Part of that impression was created when Spanish tv webs bought software in excess of $1 billion last year. There was also the domestic and international success of Pedro Almodovar, and an upturn in theatrical rentals.
But the impression of Spaniards awash in pesetas is a half truth.
Yank majors grabbed 85.6% of Spain’s b.o. during the first nine months of 1990 leaving only the crumbs for Spanish indie distribs. In tv, every single web in Spain is losing money with a vengeance, with Spanish Television (RTVE) and regional webs at the fore.
On the production side, number of feature films made in Spain in 1990 dropped 23% to only 36, and most of those were duds at the b.o.
In 1989,47 features were made. A decade ago, production totaled over 100.
The number of financially solid producers decreases each year in Spain, so that now about the only banners making more than one film a year are Andres Gomez’ Iberoamericana Films and the Cartel group. Most others are sporadic production efforts relying almost entirely on handouts from the Film Institute and pre-deals with Spanish Television (RTVE).
Production outlook for the remainder of the year is not terribly upbeat. RTVE’s losses of audience and income, due to stepped-up competition from other webs, have been so gigantic that a severe austerity program was begun at the State web last month. Matters at RTVE will get worse before they get better, meaning financing for features may have dried up.
Admittedly, some new private film financing groups such as Esicma, IDEA and Cinepaq have surfaced, but whether they’ll be able to provide the coin (usually between $500,000 to $1 million per pic) that RTVE did, remains a moot point.
The Culture Ministry’s Film Institute continues to funnel subsidy coin to producers. During 1990, close to $20 million was plowed into 39 features, ranging from $200,000 to $850,000 per pic. Whether this policy will be continued under the new Culture Minister, Jordi Sole Tura, who took over from Jorge Semprun in March, remains unclear.

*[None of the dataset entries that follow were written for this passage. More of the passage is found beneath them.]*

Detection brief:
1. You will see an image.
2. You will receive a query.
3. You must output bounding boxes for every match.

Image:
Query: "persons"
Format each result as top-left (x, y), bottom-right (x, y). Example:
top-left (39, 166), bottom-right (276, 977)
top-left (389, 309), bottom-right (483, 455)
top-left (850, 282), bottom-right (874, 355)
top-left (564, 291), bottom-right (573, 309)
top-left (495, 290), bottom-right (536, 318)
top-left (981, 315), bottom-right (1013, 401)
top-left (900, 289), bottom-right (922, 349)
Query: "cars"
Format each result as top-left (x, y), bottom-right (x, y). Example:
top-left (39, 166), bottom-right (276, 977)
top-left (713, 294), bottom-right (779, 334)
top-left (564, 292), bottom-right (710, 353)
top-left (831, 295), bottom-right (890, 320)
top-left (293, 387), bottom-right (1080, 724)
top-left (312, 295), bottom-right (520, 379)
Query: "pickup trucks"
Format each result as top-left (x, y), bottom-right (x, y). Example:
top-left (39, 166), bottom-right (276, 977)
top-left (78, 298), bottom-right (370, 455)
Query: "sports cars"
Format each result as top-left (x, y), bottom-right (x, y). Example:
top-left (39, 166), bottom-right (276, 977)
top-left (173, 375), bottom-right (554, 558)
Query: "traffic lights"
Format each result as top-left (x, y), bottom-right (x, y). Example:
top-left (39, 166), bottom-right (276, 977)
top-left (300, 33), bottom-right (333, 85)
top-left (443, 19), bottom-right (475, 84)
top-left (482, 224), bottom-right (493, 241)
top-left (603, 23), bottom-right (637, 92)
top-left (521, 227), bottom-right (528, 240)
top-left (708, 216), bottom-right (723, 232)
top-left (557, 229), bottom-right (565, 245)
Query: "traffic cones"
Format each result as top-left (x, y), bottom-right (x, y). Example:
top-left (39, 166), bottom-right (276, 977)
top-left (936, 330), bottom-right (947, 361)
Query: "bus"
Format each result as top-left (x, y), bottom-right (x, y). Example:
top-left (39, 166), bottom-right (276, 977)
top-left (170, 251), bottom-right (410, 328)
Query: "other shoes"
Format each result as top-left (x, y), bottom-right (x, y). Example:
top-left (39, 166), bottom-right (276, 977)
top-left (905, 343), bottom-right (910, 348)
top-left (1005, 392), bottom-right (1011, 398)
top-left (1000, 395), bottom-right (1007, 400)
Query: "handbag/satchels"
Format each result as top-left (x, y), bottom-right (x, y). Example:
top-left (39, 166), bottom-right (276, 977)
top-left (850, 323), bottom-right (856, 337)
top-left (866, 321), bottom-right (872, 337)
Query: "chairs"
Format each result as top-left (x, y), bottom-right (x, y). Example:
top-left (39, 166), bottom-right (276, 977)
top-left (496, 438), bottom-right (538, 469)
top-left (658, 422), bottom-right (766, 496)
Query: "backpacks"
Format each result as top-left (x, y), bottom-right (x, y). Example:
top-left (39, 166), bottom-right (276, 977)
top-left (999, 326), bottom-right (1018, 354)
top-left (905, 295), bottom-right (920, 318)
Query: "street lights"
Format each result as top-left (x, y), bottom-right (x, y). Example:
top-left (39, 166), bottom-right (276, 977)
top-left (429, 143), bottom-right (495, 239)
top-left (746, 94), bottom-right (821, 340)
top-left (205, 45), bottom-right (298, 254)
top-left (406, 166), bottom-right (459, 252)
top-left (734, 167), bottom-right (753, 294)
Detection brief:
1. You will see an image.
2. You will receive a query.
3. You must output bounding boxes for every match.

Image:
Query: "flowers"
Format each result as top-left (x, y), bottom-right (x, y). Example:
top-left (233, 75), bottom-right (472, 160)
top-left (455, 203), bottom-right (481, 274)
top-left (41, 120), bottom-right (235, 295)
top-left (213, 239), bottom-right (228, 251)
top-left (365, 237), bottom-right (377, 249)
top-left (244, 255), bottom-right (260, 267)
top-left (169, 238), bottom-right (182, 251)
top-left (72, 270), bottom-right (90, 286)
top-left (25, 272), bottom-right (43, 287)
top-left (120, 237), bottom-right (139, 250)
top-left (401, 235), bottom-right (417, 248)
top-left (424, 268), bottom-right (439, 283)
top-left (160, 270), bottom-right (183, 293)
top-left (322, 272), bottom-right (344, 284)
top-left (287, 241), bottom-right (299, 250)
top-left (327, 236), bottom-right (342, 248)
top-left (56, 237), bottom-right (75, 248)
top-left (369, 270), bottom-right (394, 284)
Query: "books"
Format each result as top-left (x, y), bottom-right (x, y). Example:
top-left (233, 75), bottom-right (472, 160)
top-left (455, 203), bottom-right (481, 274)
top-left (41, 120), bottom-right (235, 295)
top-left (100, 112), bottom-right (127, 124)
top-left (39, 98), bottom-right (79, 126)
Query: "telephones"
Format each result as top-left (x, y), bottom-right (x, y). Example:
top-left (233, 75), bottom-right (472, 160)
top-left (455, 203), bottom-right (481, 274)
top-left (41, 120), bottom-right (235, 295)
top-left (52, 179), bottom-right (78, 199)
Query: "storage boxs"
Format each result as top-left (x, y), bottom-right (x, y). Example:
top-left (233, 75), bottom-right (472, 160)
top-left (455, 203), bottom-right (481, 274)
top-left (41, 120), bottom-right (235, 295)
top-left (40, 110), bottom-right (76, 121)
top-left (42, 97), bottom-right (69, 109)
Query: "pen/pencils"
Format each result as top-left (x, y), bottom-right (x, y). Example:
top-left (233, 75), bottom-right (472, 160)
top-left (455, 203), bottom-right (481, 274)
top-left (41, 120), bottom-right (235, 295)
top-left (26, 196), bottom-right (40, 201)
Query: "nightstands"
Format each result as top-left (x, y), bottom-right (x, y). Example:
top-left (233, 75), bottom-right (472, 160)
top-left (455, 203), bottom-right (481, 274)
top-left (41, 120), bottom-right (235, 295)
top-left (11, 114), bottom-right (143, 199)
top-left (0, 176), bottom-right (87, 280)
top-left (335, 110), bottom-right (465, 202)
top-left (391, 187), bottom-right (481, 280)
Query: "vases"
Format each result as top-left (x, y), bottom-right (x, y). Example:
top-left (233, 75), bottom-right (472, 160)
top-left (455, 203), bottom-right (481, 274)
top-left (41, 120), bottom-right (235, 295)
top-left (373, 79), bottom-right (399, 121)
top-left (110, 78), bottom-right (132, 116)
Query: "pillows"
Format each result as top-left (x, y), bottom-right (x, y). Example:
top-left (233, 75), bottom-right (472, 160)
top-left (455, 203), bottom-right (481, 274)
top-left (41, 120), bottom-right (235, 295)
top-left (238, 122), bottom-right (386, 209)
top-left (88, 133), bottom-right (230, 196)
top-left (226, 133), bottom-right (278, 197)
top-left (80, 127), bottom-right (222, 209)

Certainly, looking down the list of pics receiving subsidies, it seems many will never even get released, and only the smallest fraction can be expected to recoup their expenses.
Yet there does seem to be a mini-trend towards at least trying to make more commercial films with a view to an audience beyond the Pyrenees. Such pics as Paco Lara’s “The Monk,” Juan Piquer’s “The Mansion Of Cthulhu” and Impala/Jet Films’ “A Winter In Lisbon” are at least attempts to break out of local auteur straitjackets.

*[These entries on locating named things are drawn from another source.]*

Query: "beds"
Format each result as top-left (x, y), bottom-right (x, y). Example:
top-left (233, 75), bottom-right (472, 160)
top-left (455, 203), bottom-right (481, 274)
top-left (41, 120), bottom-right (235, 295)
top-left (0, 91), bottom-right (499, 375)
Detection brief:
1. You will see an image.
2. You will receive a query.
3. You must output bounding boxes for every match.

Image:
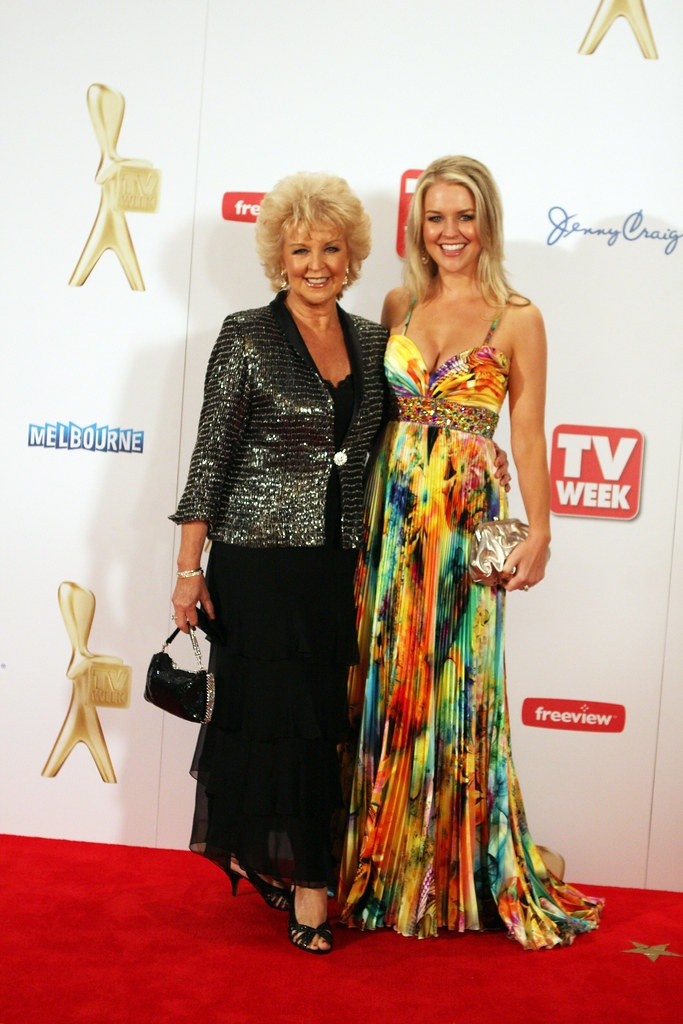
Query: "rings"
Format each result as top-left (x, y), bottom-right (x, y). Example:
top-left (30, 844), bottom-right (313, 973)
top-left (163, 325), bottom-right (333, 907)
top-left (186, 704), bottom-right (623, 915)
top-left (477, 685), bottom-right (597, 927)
top-left (524, 585), bottom-right (528, 591)
top-left (172, 615), bottom-right (178, 620)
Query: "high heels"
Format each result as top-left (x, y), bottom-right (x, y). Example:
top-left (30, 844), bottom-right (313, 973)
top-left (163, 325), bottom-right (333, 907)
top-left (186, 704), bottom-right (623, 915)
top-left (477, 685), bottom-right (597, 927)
top-left (223, 840), bottom-right (291, 910)
top-left (287, 885), bottom-right (334, 952)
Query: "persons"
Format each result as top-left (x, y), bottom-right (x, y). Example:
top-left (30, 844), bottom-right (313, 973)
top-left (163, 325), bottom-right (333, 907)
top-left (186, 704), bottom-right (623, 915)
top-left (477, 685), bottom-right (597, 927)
top-left (335, 155), bottom-right (604, 950)
top-left (167, 174), bottom-right (391, 954)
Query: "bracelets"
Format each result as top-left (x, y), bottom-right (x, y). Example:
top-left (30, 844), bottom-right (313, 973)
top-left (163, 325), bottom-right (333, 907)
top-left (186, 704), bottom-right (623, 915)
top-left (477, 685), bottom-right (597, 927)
top-left (176, 568), bottom-right (204, 578)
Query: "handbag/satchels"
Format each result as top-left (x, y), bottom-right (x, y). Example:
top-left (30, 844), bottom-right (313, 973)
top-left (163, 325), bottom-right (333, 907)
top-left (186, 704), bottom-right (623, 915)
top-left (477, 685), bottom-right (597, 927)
top-left (144, 614), bottom-right (216, 725)
top-left (470, 519), bottom-right (551, 587)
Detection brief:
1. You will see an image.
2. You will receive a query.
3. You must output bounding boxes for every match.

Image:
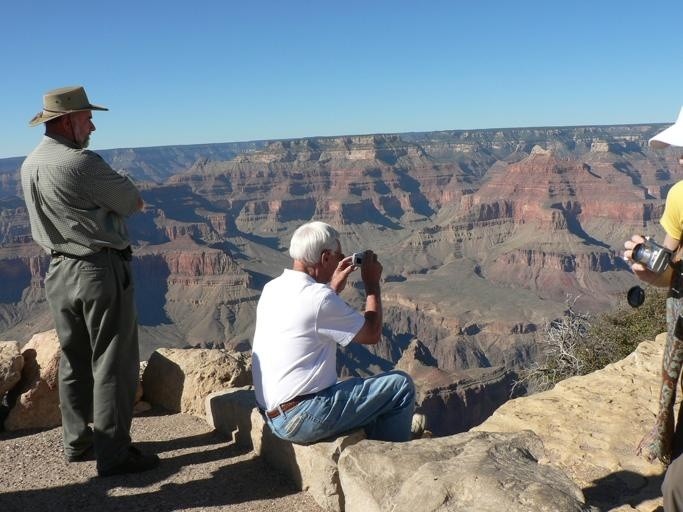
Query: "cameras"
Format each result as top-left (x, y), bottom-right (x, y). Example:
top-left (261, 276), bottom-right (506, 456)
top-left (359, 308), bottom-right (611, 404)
top-left (352, 252), bottom-right (363, 267)
top-left (632, 240), bottom-right (673, 273)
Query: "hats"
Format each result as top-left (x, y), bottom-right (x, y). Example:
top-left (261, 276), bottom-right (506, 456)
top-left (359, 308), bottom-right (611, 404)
top-left (647, 105), bottom-right (683, 150)
top-left (25, 85), bottom-right (108, 129)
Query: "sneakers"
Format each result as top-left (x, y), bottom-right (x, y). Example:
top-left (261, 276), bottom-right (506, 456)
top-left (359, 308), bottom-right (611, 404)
top-left (65, 448), bottom-right (97, 462)
top-left (96, 452), bottom-right (159, 478)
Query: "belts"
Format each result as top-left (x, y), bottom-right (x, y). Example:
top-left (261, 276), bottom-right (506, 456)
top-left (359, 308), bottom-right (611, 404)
top-left (254, 393), bottom-right (310, 419)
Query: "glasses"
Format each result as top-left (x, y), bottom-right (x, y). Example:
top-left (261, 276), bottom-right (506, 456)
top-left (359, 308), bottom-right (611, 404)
top-left (325, 248), bottom-right (345, 262)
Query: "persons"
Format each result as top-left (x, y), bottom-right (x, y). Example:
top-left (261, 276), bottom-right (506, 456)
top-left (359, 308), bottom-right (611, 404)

The panorama in indie distribution is hardly more heartening. In March, one of Spain’s biggest distribs, Ivex Films, went belly up leaving some $20 million in unpaid bills. Also, as has been happening for years, the Yank majors are controlling an ever greater piece of the market. For the few remaining indies to obtain prime commercial release dates and theaters has become nigh impossible.
Some, such as Iberoamericana and Araba Films, have pacted with UIP for latter to release their product. Another major distrib, Lauren Films, is surviving only because it also controls a number of hardtops in Madrid and Barcelona.
Other indies still in the running are Izaro Films, which has closed most of its regional offices in Spain; also Recordvision, a relatively new player that has been heavily buying Yank pics; Dipenfa, still moderately active; and Paco Hoyos’ Surffilms.
For arthouse releases, in Spanish subtitled versions, the usual distribs are still plying a minor, but profitable biz: Enrique Gonzalez Macho of Alta Films, who recently opened his second multiplex in Madrid; Javier de Garcillan of Musidora; Walter Achugar of Prime Films (Primer Piano) who has been expanding.